Study text |
━━━━━━━━━━━━━━━━

Data Recipes: Structural Similarity With Apache Pig

Tuesday, May 3, 2011

Structural Similarity With Apache Pig

A while ago I posted this about computing the jaccard similarity (otherwise known as the structural similarity) of nodes in a network graph. Looking back on it over the past few days I realize there are some areas for serious improvement. Actually, it's just completely wrong. The approach is broken. So, I'm going to revisit the algorithm again, in more detail, and write a vastly improved Pig script for computing the structural similarity of vertices in a network graph.

The graph

Of course, before you can do a whole lot of anything, you've got to have a graph to work with. To keep things dead simple (and breaking from what I normally do) I'm going to draw an arbitrary graph (and by draw I mean draw). Here it is:

This can be represented as a tab-separated-values set of adjacency pairs in a file called 'graph.tsv':

$: cat graph.tsv
A C
B C
C D
C E
E F
C H
G H
C G
D E
A G
B G

I don't think it gets any simpler.

The Measure

Now, the idea here is to compute the similarity between nodes, eg similarity(A,B). There's already a well defined measure for this called the jaccard similarity. The key take away is to notice that:

The Pig

This can be broken into a set of Pig operations quite easily actually:

load data

Remember, I saved the data into a file called 'graph.tsv'. So:


edges     = LOAD 'graph.tsv' AS (v1:chararray, v2:chararray);
edges_dup = LOAD 'graph.tsv' AS (v1:chararray, v2:chararray);

It is necessary, but still a hack, to load the data twice at the moment. This is because self-intersections (which I'll be doing in a moment) don't work with Pig 0.8 at the moment.

augment with sizes

Now I need the 'size' of each of the sets. In this case the 'sets' are the list of nodes each node links to. So, all I really have to do is calculate the number of outgoing links:


grouped_edges = GROUP edges BY v1;
aug_edges     = FOREACH grouped_edges GENERATE FLATTEN(edges) AS (v1, v2), COUNT(edges) AS v1_out;

grouped_dups  = GROUP edges_dup BY v1;
aug_dups      = FOREACH grouped_dups GENERATE FLATTEN(edges_dup) AS (v1, v2), COUNT(edges_dup) AS v1_out;

Again, if self-intersections worked, the operation of counting the outgoing links would only have to happen once. Now I've got a handle on the |A| and |B| parts of the equation above.

━━━━━━━━━━━━━━━━

Material provided |
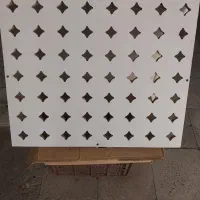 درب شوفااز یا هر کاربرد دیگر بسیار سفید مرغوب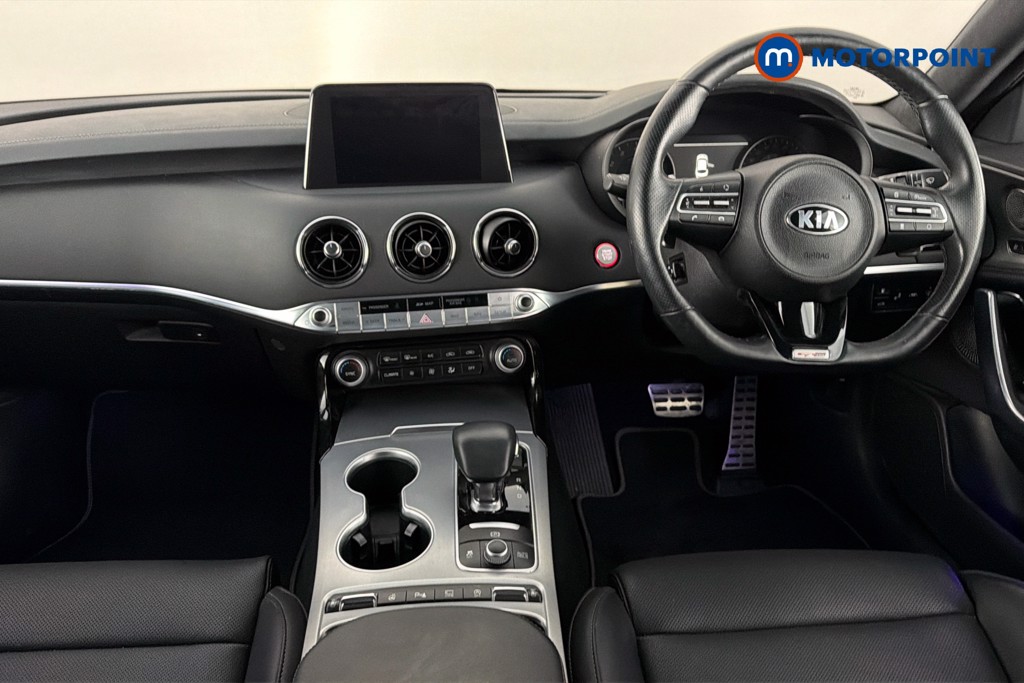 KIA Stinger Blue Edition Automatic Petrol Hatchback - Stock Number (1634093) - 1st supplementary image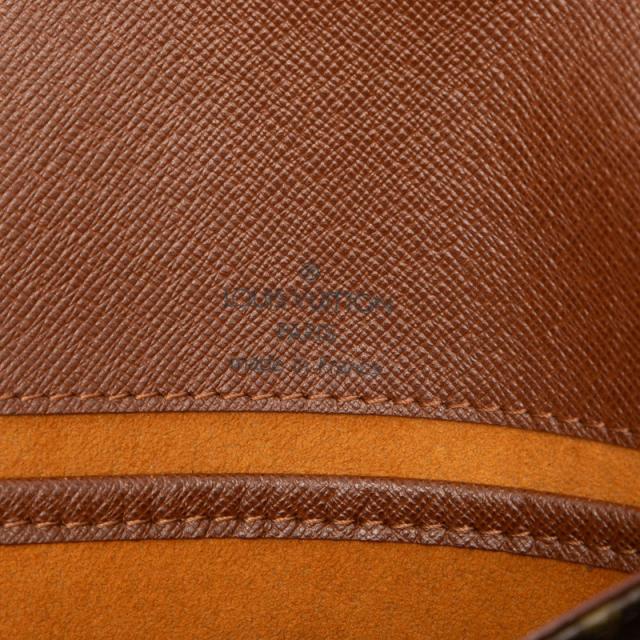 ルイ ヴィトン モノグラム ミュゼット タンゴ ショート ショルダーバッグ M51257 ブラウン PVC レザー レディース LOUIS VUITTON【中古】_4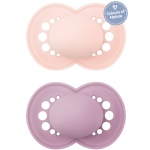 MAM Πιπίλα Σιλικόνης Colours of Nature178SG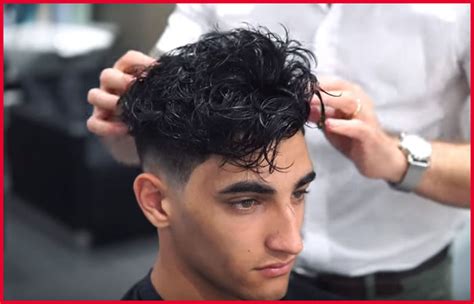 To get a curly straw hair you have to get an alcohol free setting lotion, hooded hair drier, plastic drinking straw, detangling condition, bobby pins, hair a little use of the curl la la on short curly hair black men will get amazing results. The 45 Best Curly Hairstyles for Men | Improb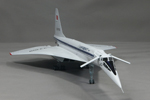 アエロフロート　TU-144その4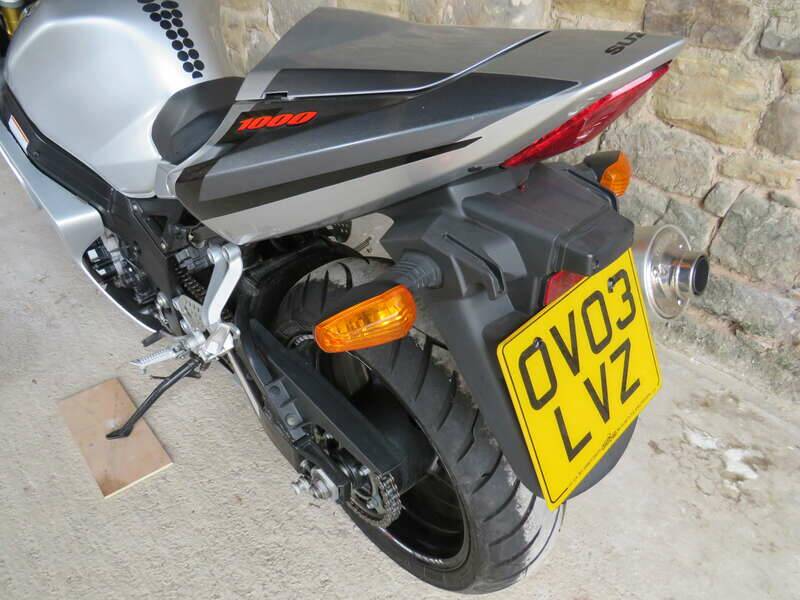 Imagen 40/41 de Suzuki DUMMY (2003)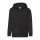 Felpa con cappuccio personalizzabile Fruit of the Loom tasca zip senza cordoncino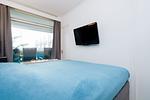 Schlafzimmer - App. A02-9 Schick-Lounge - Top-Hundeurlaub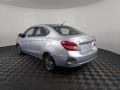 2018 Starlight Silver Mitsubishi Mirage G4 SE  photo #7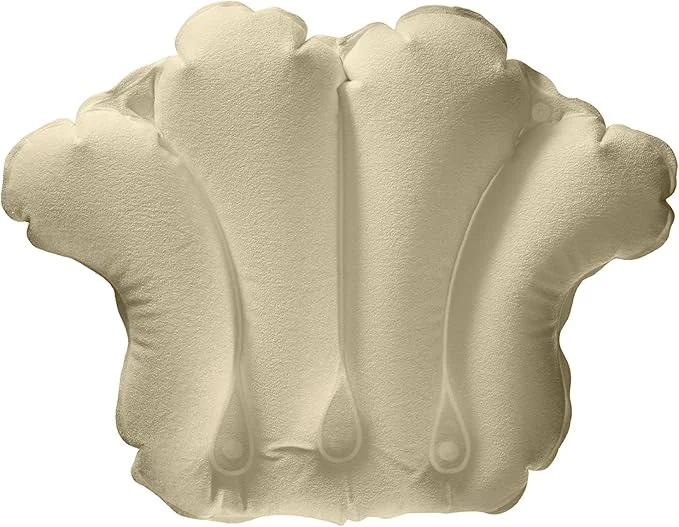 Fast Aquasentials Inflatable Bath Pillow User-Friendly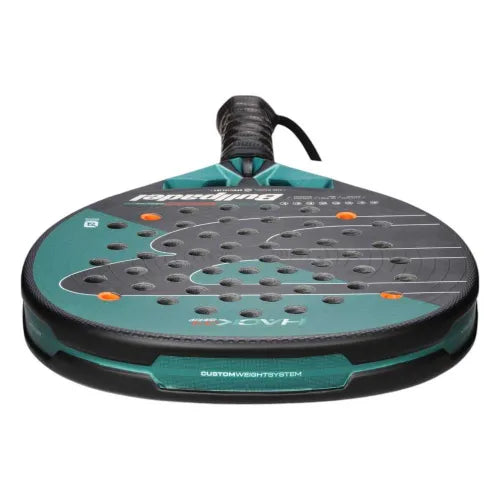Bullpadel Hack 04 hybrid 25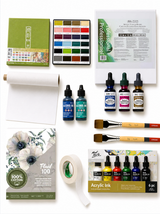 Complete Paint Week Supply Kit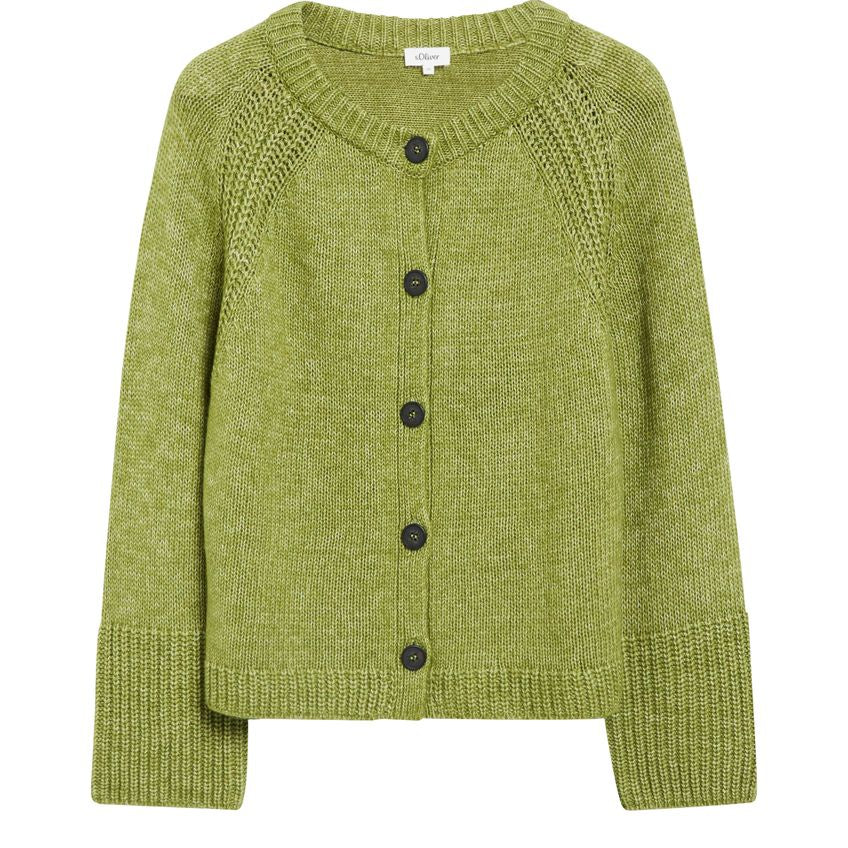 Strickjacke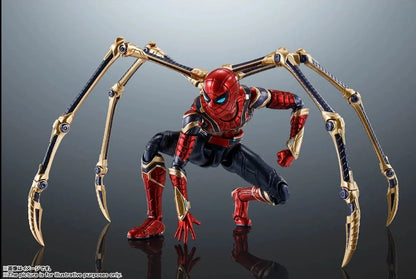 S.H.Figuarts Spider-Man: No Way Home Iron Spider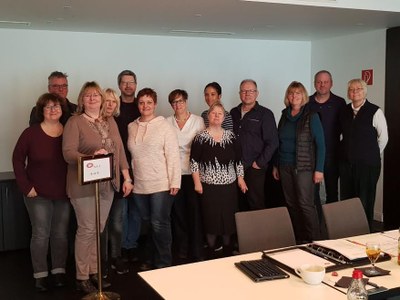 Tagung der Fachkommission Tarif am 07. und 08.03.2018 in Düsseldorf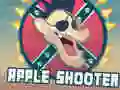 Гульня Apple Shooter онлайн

━━━━━━━━━━━━━━━━

Complete the following |
1. According to the structural similarity text, why must the graph data be loaded twice?
2. Rewrite the part of the structural similarity text that begins at the words "This can be broken" and stops after "0.8 at the moment.", putting "workaround" in place of "hack".
3. Carry on the structural similarity text from its last sentence.

Answers by item |
1. Self-intersections don't work with Pig 0.8.

2.
This can be broken into a set of Pig operations quite easily actually:

load data

Remember, I saved the data into a file called 'graph.tsv'. So:


edges     = LOAD 'graph.tsv' AS (v1:chararray, v2:chararray);
edges_dup = LOAD 'graph.tsv' AS (v1:chararray, v2:chararray);

It is necessary, but still a workaround, to load the data twice at the moment. This is because self-intersections (which I'll be doing in a moment) don't work with Pig 0.8 at the moment.

3.
intersection

Next I'm going to compute the intersection using a Pig join:


edges_joined  = JOIN aug_edges BY v2, aug_dups BY v2;
intersection  = FOREACH edges_joined {
                  --
                  -- results in:
                  -- (X, Y, |X| + |Y|)
                  -- 
                  added_size = aug_edges::v1_out + aug_dups::v1_out;
                  GENERATE
                    aug_edges::v1 AS v1,
                    aug_dups::v1  AS v2,
                    added_size    AS added_size
                  ;
                };

Notice I'm adding the individual set sizes. This is to come up the |A| + |B| portion of the denominator in the jaccard index.

intersection sizes

In order to compute the size of the intersection I've got to use a Pig GROUP and collect all the elements that matched on the JOIN:


intersect_grp   = GROUP intersection BY (v1, v2);
intersect_sizes = FOREACH intersect_grp {
                    --
                    -- results in:
                    -- (X, Y, |X /\ Y|, |X| + |Y|)
                    --
                    intersection_size = (double)COUNT(intersection);
                    GENERATE
                      FLATTEN(group)               AS (v1, v2),
                      intersection_size            AS intersection_size,
                      MAX(intersection.added_size) AS added_size -- hack, we only need this one time
                    ;
                  };

There's a hack in there. The reason is that 'intersection.added_size' is a Pig data bag containing some number of identical tuples (equal to the intersection size). Each of these tuples is the 'added_size' from the previous step. Using MAX is just a convenient way of pulling out only one of them.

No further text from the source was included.